Não votou mais em Lula, nem em Dilma, tampouco no adversário dela: "O Aécio sempre foi um playboy chato", diz ela, fazendo uma expressão de impaciência. "Eu via aquelas fotos dele beijando uma, beijando outra no camarote do carnaval, achava uma pobreza…"
Depois do meio dia
Há alguns anos Joana sofre de disautonomia, um transtorno neurológico que afeta o controle das funções autônomas do sistema nervoso. Assim, por exemplo, depois de permanecer muito tempo na mesma posição, ao se levantar ela pode sentir uma sensação de desfalecimento. "Você nunca sabe qual a parte que vai falhar", diz. Por conta disso, foi preciso aguardar um momento em que ela estivesse segura para fazer a entrevista. De qualquer maneira, com ou sem desautonomia, ela afirma que funciona melhor depois do meio dia.
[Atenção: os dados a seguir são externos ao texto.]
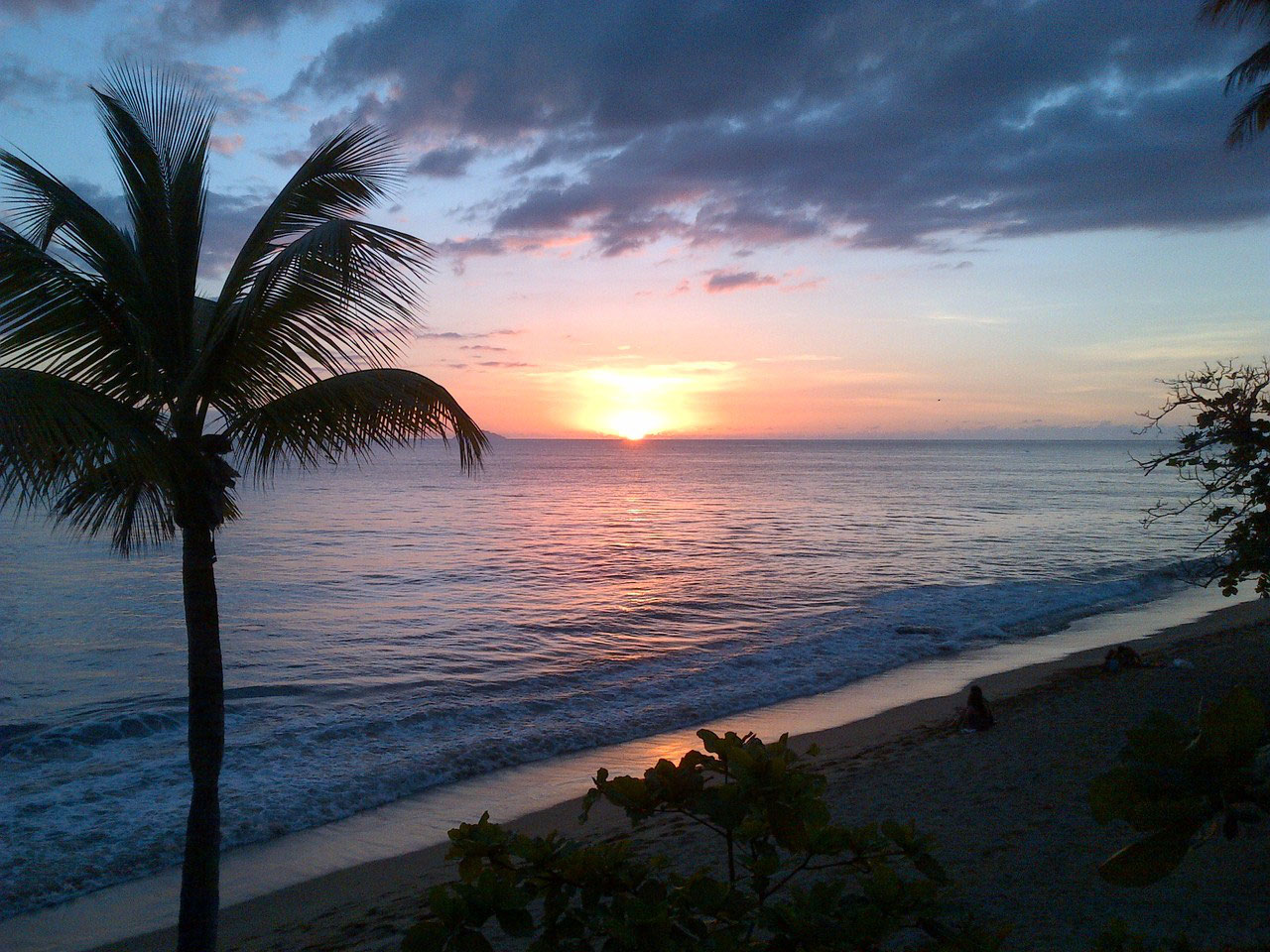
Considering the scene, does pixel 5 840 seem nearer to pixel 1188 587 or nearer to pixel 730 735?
pixel 730 735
Nossa conversa começou às 18h.
Apesar da permanente ameaça física, Joana Fomm é muito firme nas opiniões, tem uma beleza digna e demonstra independência afetiva. Diz que nunca se ligou por muito tempo a ninguém. Apaixonou-se várias vezes, casou-se de véu e grinalda ("mas porque o padre era meu melhor amigo") com o ator Francisco Milani e teve alguns outros maridos: os atores Nélson Xavier, Luiz Carlos de Moraes, Juca de Oliveira, o diretor Astolfo Araújo… "Me ajuda a lembrar, deve estar faltando marido", diz, com um cinismo muito próprio.
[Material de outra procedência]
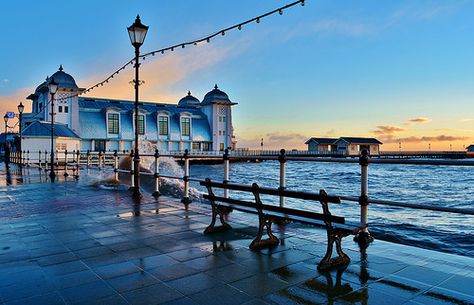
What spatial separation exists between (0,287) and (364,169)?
4.39m

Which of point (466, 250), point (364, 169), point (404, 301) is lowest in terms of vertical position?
point (466, 250)

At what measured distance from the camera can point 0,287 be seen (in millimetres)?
3580

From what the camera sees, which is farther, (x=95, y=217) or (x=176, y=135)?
(x=176, y=135)

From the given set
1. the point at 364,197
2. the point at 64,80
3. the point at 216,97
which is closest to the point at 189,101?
the point at 216,97

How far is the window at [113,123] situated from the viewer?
59.3 meters

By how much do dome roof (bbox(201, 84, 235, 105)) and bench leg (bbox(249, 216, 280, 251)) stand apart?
63136mm

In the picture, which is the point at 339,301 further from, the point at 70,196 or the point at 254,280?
the point at 70,196

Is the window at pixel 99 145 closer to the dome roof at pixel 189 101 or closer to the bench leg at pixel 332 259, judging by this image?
the dome roof at pixel 189 101

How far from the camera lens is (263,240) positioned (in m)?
4.99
Será que o pai de seu único filho, o músico Gabriel Gouveia, 41, está na lista? Ela ri. "É verdade! Teve ele! (O escritor) Ricardo Gouveia (filho do médico Julio Gouveia e da escritora Tatiana Belinki)." Ela conta que não passava pela sua cabeça ser mãe, mas pensava que, "se algum dia fosse, gostaria que ele (Ricardo) fosse o pai". Isso não significa que ela tenha participado a ele a gravidez, consultado sua opinião ou contado com o progenitor para criar o garoto. "O pior é que o Gabriel é a cara do pai. Isso me magoa tanto", diz ela, sem se levar a sério.
Dercy Gonçalves
Pergunto qual a origem do nome Fomm, ela afirma que é alemã, de seu pai adotivo. Arthur Fomm era casado com a irmã de sua mãe, Alice. Joana conta que seus pais biológicos eram tuberculosos, e por isso a entregaram aos tios para que a criassem. Diz que não sabe onde nasceu. "Não tenho ideia." Não? "Nunca ninguém me disse. A Dercy Gonçalves uma vez me falou: 'Ué, você é de Madalena (cidade onde Dercy nasceu, no interior do Rio). Todo mundo lá sabe disso'. Eu nunca pude confirmar. Na verdade, eu só descobri que era adotiva aos 13 anos."
Enquanto aguarda ser chamada para integrar o elenco de uma eventual continuação de Tieta, ela pretende filmar um documentário sobre o Retiro dos Artistas, uma instituição que acolhe músicos e atores da terceira idade sem condição de viverem sós. "Quero mostrar como eles ficam", diz. Ela se emociona contando que foi ao retiro visitar a atriz Dirce Migliaccio, uma grande amiga, e que ela já estava sem os movimentos: "Quando eu estava saindo, ela me chamou e disse: 'Joana, vamos trabalhar juntas"'. O diretor do documentário, Aldo Puccini, temeu que o resultado ficasse muito triste. Mas ela ponderou: "E dá para ser feliz em um lugar onde as pessoas vão para esperar a morte?"
Aos 77 anos, Joana diz que tem mais medo de ficar doente do que de morrer. "Mas essa parte eu já senti na pele. Agora, bem que eu poderia ser agraciada com uma morte rápida. Aí, não daria tempo de sentir medo."